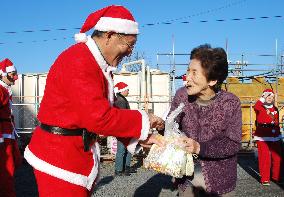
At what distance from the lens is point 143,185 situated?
809 centimetres

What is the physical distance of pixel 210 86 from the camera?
316 centimetres

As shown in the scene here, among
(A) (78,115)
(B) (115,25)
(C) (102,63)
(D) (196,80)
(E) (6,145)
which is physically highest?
(B) (115,25)

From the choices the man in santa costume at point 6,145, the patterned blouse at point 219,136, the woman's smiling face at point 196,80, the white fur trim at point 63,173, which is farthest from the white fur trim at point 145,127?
the man in santa costume at point 6,145

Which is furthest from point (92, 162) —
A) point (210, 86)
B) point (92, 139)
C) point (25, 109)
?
point (25, 109)

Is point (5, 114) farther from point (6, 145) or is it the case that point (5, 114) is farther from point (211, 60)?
point (211, 60)

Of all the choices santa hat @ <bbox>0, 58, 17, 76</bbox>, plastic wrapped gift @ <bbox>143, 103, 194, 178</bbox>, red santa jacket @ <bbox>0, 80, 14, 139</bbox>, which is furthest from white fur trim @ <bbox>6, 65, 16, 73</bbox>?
plastic wrapped gift @ <bbox>143, 103, 194, 178</bbox>

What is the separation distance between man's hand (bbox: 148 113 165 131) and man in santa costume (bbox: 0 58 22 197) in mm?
3579

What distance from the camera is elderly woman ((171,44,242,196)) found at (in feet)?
9.77

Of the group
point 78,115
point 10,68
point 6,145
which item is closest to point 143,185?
point 6,145

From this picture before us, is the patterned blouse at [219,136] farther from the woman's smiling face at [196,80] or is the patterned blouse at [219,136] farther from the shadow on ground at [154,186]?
the shadow on ground at [154,186]

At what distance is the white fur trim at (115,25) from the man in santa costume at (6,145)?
373 cm

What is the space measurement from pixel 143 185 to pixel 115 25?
19.1ft

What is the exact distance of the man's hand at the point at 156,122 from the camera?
8.82ft

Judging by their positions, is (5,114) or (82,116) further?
(5,114)
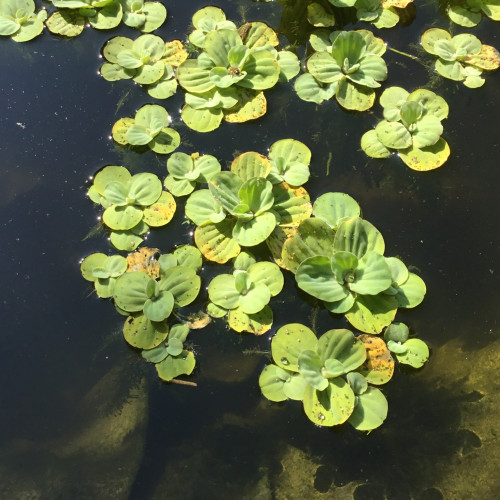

------

Aim
Can you swap each "white fur trim" in the records above for "white fleece trim" and give the records back with no other change? Leave the pictures out.

Solution
At what distance from the lens is point 143,185 situated?
809 centimetres

What is the physical distance of pixel 210 86 from the camera?
316 centimetres

As shown in the scene here, among
(A) (78,115)
(B) (115,25)
(C) (102,63)
(D) (196,80)
(E) (6,145)
which is physically highest?
(B) (115,25)

From the choices the man in santa costume at point 6,145, the patterned blouse at point 219,136, the woman's smiling face at point 196,80, the white fleece trim at point 63,173, which is farthest from the white fleece trim at point 145,127?
the man in santa costume at point 6,145

Which is furthest from point (92, 162) —
A) point (210, 86)
B) point (92, 139)
C) point (25, 109)
?
point (25, 109)

Is point (5, 114) farther from point (6, 145) or is it the case that point (5, 114) is farther from point (211, 60)?
point (211, 60)

Of all the choices santa hat @ <bbox>0, 58, 17, 76</bbox>, plastic wrapped gift @ <bbox>143, 103, 194, 178</bbox>, red santa jacket @ <bbox>0, 80, 14, 139</bbox>, which is furthest from white fleece trim @ <bbox>6, 65, 16, 73</bbox>?
plastic wrapped gift @ <bbox>143, 103, 194, 178</bbox>

What is the separation distance between man's hand (bbox: 148 113 165 131) and man in santa costume (bbox: 0 58 22 197) in mm?
3579

What distance from the camera is elderly woman ((171,44,242,196)) found at (in feet)?
9.77

Of the group
point 78,115
point 10,68
point 6,145
which item is closest to point 143,185?
point 6,145

From this picture before us, is the patterned blouse at [219,136] farther from the woman's smiling face at [196,80] or is the patterned blouse at [219,136] farther from the shadow on ground at [154,186]?
the shadow on ground at [154,186]

At what distance is the white fleece trim at (115,25) from the man in santa costume at (6,145)?
373 cm

What is the space measurement from pixel 143 185 to pixel 115 25?
19.1ft

What is the exact distance of the man's hand at the point at 156,122 from the camera?
8.82ft

Judging by their positions, is (5,114) or (82,116) further?
(5,114)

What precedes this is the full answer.